----- Text provided

The article doesn’t explain what happens to simple lane leeping. Surely it should be free like in any other car (like my Volvo).


Lane keep is autopilot which is going away (for new cars). FSD doesn't have basic lane keep. The real question will be what happens to "legacy" cars with autopilot.

> The real question will be what happens to "legacy" cars with autopilot.

Tesla cannot take anything away that was on the Monroney sticker. This includes AP.


Lane keeping is a default feature for free on all tesla's and this article doesn't say it's going away.

Its being reported elsewhere that future new teslas will not have basic autopilot (the name Tesla use for the standard lane keep assist they offer) at all, the only way to get any form of lane keep assist will be to subscribe to FSD. The wording in the ars article linked here does a terrible job of explaining the change. Existing Teslas which already have basic Autopilot will still continue to have the feature.

New Teslas will now only have "Traffic Aware Cruise Control" as standard without lane assist, i.e. keeps pace with traffic and can stop/start, but user still has to provide steering input.


It’s autopilot and yes on current models. New models will not get it. That’ll be FSD only.

I don't see this mentioned in the configurator for a new model 3 on the tesla site right now. Under "Driver Assistance" it describes "Traffic-aware cruise control" only. Under "Active Safety" it includes "Lane Departure Avoidance" which is separate from the "Autosteer" feature described under the "Autopilot" section. It's possible they will choose to fold autosteer into the lane departure avoidance but there's been no announcement of that. https://www.tesla.com/ownersmanual/model3/en_il/GUID-ADA05DF...

It does

Under the new 2026 pricing structure, Autosteer has been removed. *New vehicles will now only ship with Traffic-Aware Cruise Control*. Buyers who want the vehicle to steer itself on highways must now pay for the software that was once standard.

https://electrek.co/2026/01/23/tesla-cuts-standard-autopilot...


Autopilot / FSD was a mess. Autopilot is very old tech and people confusing "self driving" with it, which it's not. We'll see how many pony up for FSD, but I think the play is to force people to try it.

They handed people free trials before, which is using the carrot and not the stick. Around where I live, with HW3, the last trial made it clear that it was just not worth it at all, as there's key areas around my house where intervention was mandatory.

I would gladly pay $99/month if this was honest FSD. I started tracking my time consistently since end of December and in the past 2 weeks I spend 23 hours driving. That's already only $4/hour.

I haven't been keeping up with the progress in this space. Last I heard, Benz introduced some sort of self driving feature AND accepted full liability for it (whereas Tesla does not). How does Benz's self driving compare to Teslas?


Mercedes' feature has been sunset. It only ever worked in good weather on a limited set of motorways, below a certain speed, and with a guide vehicle in front of it l.

https://www.electrive.com/2026/01/12/mercedes-pauses-level-3...


There are unsupervised HW4 Tesla robotaxis in Austin open to public use as of yesterday. Lemonade Insurance announced an FSD plan where the price is half the market rate while using FSD. So unless there are specific regulatory barriers for personal vehicles unsupervised should be available for their latest gen personal cars sometime this year.

----------

**What to produce**.
Copy the Tesla discussion above from "I would gladly" to "compare to Teslas?", swapping "honest" for "genuine".

----- Items

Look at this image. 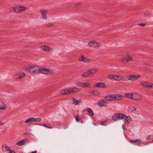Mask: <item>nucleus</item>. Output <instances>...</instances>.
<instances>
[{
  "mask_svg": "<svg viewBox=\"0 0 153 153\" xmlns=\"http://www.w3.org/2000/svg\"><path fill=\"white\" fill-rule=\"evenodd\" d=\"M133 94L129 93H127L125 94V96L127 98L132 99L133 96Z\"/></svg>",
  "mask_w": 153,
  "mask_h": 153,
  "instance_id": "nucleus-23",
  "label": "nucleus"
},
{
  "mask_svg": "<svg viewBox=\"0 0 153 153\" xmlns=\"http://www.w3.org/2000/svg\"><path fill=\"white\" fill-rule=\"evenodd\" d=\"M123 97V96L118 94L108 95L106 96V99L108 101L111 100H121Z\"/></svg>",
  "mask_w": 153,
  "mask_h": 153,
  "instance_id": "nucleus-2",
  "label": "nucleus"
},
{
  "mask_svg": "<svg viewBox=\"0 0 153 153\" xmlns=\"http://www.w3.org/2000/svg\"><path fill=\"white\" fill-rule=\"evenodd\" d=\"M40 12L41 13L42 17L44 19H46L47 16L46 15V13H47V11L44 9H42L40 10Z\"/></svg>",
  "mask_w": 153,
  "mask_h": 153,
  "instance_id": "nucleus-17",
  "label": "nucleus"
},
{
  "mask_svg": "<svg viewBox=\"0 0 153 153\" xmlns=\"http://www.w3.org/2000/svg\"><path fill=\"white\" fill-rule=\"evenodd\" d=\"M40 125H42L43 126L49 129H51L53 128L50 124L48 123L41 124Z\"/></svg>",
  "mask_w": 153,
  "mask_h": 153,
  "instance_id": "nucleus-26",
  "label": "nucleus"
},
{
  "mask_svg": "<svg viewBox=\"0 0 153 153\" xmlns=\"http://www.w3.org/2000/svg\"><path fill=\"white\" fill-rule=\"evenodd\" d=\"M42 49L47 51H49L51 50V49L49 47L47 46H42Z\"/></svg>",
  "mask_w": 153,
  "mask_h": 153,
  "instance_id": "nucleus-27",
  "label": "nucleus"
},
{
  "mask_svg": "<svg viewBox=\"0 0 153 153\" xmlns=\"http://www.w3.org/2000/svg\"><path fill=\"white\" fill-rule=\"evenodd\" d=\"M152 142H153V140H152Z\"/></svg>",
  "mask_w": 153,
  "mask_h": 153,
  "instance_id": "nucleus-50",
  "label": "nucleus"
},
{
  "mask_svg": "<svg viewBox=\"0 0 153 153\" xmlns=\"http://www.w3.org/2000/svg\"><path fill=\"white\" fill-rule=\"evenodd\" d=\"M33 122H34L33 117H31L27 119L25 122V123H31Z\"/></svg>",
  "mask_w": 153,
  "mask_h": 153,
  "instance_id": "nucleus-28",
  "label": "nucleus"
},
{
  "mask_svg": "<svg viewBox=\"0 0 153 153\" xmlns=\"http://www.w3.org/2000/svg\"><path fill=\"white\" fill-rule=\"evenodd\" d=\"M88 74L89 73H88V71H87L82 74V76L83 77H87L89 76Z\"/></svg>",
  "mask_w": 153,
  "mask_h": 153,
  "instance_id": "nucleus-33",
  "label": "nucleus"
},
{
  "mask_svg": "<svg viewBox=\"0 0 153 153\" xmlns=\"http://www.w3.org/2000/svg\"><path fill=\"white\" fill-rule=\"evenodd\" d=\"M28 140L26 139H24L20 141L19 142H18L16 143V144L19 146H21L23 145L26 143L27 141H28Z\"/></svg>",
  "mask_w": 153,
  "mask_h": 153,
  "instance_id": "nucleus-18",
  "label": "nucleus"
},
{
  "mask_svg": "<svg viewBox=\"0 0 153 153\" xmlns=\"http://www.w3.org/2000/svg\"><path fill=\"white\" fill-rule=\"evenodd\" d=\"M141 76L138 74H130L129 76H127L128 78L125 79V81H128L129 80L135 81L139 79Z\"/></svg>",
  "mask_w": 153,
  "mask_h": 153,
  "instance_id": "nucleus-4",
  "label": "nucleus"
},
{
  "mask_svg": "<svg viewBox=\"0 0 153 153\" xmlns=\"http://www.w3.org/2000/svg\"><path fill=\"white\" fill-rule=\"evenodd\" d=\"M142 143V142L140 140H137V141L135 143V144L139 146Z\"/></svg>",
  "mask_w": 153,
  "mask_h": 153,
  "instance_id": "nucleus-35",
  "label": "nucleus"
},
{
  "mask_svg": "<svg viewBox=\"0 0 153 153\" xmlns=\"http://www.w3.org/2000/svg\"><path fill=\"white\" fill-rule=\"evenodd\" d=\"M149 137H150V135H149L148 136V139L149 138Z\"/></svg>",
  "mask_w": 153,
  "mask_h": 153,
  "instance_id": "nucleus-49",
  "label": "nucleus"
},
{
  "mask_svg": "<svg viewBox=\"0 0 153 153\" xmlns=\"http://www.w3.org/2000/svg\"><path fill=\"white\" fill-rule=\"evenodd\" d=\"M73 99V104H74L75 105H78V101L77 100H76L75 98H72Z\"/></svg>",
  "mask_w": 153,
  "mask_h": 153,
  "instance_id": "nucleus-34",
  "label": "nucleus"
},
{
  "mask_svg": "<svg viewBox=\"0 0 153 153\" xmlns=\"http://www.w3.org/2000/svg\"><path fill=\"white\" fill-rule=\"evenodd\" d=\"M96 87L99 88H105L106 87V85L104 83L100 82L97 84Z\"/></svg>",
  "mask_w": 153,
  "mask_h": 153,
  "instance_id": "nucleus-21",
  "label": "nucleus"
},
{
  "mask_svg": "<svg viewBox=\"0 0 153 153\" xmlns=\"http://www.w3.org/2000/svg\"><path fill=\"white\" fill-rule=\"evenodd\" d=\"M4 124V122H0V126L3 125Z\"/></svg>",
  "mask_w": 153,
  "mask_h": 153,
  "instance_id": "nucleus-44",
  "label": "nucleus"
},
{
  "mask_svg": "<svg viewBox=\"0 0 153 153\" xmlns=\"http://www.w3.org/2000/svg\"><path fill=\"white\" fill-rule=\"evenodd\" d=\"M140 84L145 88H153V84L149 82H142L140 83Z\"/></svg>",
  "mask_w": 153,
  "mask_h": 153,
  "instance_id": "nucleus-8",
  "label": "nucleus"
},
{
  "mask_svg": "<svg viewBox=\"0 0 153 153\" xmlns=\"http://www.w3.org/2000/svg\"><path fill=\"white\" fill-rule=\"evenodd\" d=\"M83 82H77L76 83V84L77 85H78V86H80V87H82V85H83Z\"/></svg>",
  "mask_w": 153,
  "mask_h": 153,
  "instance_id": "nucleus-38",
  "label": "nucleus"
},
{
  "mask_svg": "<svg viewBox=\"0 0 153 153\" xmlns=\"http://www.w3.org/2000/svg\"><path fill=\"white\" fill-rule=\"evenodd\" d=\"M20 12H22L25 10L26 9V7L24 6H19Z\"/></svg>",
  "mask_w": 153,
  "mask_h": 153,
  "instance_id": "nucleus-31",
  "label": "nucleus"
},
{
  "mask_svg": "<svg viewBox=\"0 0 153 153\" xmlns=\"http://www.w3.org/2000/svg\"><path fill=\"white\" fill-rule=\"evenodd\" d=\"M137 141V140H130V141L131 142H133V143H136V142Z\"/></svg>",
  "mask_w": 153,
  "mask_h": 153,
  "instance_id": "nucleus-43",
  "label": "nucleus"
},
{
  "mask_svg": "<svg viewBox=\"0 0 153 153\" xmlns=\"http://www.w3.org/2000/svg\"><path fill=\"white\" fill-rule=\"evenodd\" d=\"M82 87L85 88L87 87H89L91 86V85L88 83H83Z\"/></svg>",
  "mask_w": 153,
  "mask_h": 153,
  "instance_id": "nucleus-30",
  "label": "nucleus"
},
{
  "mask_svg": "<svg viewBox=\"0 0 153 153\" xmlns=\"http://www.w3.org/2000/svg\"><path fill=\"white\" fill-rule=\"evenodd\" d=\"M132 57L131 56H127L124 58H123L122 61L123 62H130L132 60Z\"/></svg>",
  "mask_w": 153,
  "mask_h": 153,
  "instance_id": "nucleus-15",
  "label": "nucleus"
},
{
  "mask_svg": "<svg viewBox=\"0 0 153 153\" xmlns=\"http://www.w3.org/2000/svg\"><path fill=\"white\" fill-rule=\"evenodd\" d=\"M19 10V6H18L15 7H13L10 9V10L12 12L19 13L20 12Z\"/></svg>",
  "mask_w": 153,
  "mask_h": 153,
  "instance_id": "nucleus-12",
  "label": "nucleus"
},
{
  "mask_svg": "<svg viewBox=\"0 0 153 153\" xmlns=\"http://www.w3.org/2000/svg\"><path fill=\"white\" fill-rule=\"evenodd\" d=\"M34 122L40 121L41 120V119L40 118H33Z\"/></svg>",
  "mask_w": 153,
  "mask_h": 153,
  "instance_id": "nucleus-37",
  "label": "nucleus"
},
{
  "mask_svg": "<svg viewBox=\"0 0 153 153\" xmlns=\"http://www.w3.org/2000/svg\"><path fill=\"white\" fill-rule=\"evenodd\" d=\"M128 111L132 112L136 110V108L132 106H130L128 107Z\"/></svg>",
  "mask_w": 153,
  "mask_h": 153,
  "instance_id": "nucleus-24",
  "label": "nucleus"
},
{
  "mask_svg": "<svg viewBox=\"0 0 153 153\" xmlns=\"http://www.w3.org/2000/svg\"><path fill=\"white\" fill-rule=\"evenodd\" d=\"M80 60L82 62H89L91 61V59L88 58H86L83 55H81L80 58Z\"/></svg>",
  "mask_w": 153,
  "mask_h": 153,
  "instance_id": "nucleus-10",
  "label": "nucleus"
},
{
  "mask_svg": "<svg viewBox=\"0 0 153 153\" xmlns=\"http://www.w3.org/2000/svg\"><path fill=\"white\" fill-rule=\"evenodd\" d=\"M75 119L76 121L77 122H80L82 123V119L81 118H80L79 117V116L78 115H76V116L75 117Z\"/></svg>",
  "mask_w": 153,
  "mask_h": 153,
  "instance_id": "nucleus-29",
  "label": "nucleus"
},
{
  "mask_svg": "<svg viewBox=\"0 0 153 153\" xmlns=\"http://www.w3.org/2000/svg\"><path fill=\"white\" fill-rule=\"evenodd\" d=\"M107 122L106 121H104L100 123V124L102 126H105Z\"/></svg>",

----------

**Result**.
I would gladly pay $99/month if this was genuine FSD. I started tracking my time consistently since end of December and in the past 2 weeks I spend 23 hours driving. That's already only $4/hour.

I haven't been keeping up with the progress in this space. Last I heard, Benz introduced some sort of self driving feature AND accepted full liability for it (whereas Tesla does not). How does Benz's self driving compare to Teslas?